** start of Records provided **
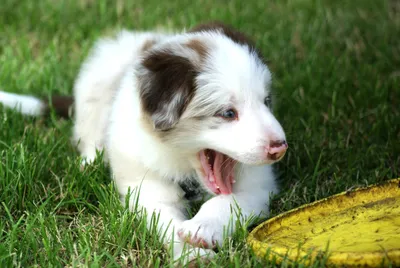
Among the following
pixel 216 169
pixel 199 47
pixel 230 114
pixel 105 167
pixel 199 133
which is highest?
pixel 199 47

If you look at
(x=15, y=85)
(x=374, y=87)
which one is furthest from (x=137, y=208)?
(x=374, y=87)

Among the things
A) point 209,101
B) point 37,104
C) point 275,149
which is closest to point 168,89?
point 209,101

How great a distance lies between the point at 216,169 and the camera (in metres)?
3.53

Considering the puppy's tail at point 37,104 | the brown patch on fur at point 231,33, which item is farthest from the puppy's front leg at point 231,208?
the puppy's tail at point 37,104

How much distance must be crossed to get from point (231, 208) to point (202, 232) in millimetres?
214

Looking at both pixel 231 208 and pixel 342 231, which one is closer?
pixel 342 231

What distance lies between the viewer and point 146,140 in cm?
** end of Records provided **
Transcribe all entries above exactly. Drop the pictures.

* Solution to this task:
Among the following
pixel 216 169
pixel 199 47
pixel 230 114
pixel 105 167
pixel 199 133
which is highest?
pixel 199 47

If you look at
(x=15, y=85)
(x=374, y=87)
which one is furthest from (x=137, y=208)?
(x=374, y=87)

Among the things
A) point 209,101
B) point 37,104
C) point 275,149
which is closest to point 168,89?
point 209,101

How great a distance lies between the point at 216,169 and the camera (in metres)?
3.53

Considering the puppy's tail at point 37,104 | the brown patch on fur at point 231,33, which item is farthest from the puppy's front leg at point 231,208?
the puppy's tail at point 37,104

How much distance must be crossed to get from point (231, 208) to point (202, 232) in millimetres?
214

Looking at both pixel 231 208 and pixel 342 231, which one is closer?
pixel 342 231

What distance lies between the viewer and point 146,140 in cm?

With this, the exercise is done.